Survival curves of patients according to CEA, CA199, CA724, and CA242 pretreatment serum positivity. A. The difference between CEA-negative patients and CEA-positive patients was not statistically significant (P = 0.085). B. The difference between CA19-9-negative patients and CA19-9-positive patients was statistically significant (P = 0.000). C. The difference between CA72-4-negative patients and CA72-4-positive patients was statistically significant (P = 0.002). D. The difference between CA242-negative patients and CA242-positive patients wasnot statistically significant (P = 0.409).

Figure 2

Mean levels of four tumor markers before and after neoadjuvant chemotherapy. A. Mean level of CEA was decreased significantly after neoadjuvant chemotherapy (P = 0.030). B. Mean level of CA19-9 was decreased after neoadjuvant chemotherapy, the difference was not statistically significant (P = 0.251). C. Mean level of CA72-4 was decreased significantly after neoadjuvant chemotherapy (P = 0.010). D. Mean level of CA242 was decreased significantly after neoadjuvant chemotherapy (P = 0.009).

Figure 3

Mean levels of four tumor markers before and after neoadjuvant chemotherapy in disease control (CR + PR + SD) and PD (disease progression) group respectively. A. C. D shows CEA, CA724, and CA125 decreased more significantly in the disease control (CR + PR + SD) group than the disease progression (PD) group (P = 0.012, P = 0.020, and P = 0.025, respectively). B. show the decreased levels of CA199 was not statistically significant (P values was 0.849).

Figure 4

ROC curves for the decrease of the four tumor markers to predict the disease control after neoadjuvant chemotherapy. A, B. shows the decrease of CEA, CA199 was not statistically significant (P values were 0.785, and 0.540, respectively). C. The area under the ROC curve of CA72-4 change values was 0.764 (95% CI: 0.584 to 0.945, P = 0.020); the optimal cutoff which simultaneously maximized both the sensitivity (77.8%) and specificity (80%) of the test was decreased by 71.1%. D. The area under the ROC curve of CA125 change values was 0.800 (95% CI: 0.537 to 1.063, P = 0.128); the optimal cutoff which simultaneously maximized both the sensitivity (100%) and specificity (60%) of the test was decreased by 40.0%.

Figure 5

ROC curves for pretreatment levels of tumor markers to predict the disease progression after neoadjuvant chemotherapy.
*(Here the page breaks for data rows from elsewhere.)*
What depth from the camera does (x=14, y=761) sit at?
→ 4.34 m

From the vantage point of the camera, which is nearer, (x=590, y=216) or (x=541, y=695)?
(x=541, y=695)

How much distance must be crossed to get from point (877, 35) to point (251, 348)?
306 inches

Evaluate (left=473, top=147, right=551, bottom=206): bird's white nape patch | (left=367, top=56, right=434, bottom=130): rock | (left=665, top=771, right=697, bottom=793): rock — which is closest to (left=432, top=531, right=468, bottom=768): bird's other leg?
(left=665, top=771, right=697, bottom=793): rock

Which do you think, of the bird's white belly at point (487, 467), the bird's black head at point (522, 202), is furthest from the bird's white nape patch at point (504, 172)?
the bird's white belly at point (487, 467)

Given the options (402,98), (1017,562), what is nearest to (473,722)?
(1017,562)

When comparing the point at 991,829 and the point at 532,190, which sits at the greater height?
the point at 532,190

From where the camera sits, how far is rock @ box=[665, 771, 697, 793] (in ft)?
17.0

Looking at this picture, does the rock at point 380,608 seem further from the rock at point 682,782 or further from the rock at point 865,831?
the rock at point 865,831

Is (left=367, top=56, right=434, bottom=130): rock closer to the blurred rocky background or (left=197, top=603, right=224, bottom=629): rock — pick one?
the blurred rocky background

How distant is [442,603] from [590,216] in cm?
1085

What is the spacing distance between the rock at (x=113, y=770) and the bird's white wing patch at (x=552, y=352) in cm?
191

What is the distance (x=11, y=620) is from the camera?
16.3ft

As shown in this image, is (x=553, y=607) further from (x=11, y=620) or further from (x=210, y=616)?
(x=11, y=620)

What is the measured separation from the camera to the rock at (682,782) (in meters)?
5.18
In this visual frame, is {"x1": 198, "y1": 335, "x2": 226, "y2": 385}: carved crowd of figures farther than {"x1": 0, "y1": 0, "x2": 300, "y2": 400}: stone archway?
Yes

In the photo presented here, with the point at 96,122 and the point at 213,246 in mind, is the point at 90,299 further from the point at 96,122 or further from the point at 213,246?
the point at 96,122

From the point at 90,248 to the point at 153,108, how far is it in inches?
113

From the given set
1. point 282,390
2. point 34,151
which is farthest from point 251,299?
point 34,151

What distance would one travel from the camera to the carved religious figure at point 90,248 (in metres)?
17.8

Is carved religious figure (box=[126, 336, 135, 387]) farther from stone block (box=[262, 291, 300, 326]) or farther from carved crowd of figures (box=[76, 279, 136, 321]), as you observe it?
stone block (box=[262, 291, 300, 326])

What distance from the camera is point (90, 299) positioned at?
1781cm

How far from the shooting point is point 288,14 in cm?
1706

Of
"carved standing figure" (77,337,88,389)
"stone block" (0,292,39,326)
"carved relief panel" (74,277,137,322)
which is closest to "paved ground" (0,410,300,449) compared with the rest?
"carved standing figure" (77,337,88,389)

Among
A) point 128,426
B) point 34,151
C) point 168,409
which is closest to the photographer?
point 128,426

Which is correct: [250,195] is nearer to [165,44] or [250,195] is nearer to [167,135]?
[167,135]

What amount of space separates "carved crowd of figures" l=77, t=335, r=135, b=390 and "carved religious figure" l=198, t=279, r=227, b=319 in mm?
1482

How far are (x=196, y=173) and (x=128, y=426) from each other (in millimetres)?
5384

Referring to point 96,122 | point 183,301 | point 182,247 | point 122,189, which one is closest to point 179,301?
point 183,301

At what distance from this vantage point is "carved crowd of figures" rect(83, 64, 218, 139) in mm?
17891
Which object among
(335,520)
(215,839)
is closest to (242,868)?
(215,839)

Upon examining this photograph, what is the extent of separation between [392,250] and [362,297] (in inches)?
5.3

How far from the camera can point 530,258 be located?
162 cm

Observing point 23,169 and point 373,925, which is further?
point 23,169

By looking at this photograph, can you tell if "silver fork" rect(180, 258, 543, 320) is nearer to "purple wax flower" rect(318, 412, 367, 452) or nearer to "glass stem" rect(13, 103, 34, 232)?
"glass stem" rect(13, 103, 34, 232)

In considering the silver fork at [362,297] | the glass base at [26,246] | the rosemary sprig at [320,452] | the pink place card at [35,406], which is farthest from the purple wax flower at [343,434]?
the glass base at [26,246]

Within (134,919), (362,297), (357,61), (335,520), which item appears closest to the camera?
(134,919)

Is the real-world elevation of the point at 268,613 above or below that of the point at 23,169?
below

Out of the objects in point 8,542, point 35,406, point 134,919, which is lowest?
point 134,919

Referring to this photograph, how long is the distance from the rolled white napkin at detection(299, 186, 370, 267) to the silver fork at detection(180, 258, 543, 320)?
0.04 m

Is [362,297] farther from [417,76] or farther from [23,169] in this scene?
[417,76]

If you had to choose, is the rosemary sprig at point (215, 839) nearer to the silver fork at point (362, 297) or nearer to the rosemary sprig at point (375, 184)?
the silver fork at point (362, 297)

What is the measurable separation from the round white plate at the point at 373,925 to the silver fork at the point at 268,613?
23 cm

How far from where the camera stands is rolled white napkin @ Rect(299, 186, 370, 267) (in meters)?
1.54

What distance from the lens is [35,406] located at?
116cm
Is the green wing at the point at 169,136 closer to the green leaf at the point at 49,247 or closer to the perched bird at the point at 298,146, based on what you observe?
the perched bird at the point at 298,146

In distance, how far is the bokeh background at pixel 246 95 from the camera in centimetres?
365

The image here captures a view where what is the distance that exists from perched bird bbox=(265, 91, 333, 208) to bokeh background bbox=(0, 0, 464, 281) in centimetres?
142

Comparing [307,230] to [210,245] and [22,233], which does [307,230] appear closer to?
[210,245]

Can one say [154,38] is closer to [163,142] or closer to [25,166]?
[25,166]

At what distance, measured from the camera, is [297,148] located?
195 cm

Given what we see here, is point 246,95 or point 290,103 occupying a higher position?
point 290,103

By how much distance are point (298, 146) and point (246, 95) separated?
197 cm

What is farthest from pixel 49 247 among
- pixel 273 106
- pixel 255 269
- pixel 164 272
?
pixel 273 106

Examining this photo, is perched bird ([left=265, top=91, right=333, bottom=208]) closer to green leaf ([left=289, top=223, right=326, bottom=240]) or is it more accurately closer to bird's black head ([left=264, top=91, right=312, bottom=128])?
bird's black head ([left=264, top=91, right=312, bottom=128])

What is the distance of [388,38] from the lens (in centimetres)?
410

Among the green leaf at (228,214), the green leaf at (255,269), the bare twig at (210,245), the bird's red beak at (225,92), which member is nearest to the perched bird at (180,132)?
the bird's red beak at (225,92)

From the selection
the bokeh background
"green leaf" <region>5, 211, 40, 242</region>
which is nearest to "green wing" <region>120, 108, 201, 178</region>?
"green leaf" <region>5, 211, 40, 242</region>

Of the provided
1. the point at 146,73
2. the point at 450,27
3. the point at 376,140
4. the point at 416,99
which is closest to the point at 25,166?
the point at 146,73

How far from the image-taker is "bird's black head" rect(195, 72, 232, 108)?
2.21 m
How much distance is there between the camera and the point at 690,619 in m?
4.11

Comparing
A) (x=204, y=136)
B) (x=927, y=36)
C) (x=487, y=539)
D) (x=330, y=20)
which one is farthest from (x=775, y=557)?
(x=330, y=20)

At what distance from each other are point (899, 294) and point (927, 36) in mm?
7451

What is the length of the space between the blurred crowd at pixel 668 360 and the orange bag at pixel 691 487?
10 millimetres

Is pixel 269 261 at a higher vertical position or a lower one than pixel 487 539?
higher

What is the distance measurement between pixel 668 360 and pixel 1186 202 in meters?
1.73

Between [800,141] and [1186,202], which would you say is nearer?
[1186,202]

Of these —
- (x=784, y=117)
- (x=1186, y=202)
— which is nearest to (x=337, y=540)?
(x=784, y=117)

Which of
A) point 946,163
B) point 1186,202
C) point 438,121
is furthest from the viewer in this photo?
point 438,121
A. The area under the ROC curve of CEA pretreatment levels was 0.694 (95% CI: 0.517 to 0.871, P = 0.017); the cutoff that maximized both sensitivity (57.1%) and specificity (85.4%) of this test was 50 ng/ml. The correlation coefficient between CEA pretreatment levels and pathologic response was 0.199, and the P value was 0.017. B.C.D show the pretreatment levels of CA72-4, CA199, and CA125 were not statistically significant (P values were 0.381, 0.719, and 0.967 respectively).